■ **What you should do**
Show every line of the records that contains the word "point", where uppercase and lowercase letters count as different.

■ **Data to use**
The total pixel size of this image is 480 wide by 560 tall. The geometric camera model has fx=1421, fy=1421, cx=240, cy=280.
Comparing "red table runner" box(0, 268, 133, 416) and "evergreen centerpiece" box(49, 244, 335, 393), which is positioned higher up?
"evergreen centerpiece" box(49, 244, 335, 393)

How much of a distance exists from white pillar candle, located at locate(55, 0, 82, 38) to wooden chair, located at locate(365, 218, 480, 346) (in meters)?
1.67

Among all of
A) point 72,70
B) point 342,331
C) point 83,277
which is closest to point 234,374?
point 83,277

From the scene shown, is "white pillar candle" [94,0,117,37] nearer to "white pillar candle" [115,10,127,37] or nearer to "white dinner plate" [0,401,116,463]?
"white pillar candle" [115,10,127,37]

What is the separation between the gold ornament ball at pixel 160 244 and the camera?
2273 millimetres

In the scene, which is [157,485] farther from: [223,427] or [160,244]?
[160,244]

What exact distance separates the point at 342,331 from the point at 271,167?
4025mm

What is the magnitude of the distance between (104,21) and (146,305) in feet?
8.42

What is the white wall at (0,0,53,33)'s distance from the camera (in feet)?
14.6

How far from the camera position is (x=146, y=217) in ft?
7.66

* * *

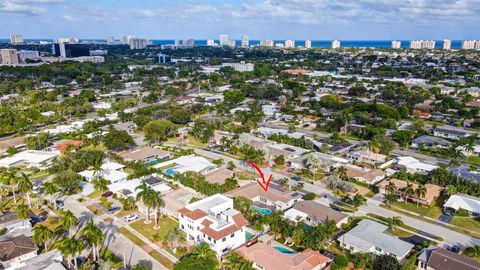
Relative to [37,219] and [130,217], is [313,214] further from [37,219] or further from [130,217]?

■ **The answer**
A) point 72,70
B) point 342,331
C) point 83,277
which is closest to point 234,374?
point 83,277
What exact distance separates the point at 342,331 from the point at 271,167?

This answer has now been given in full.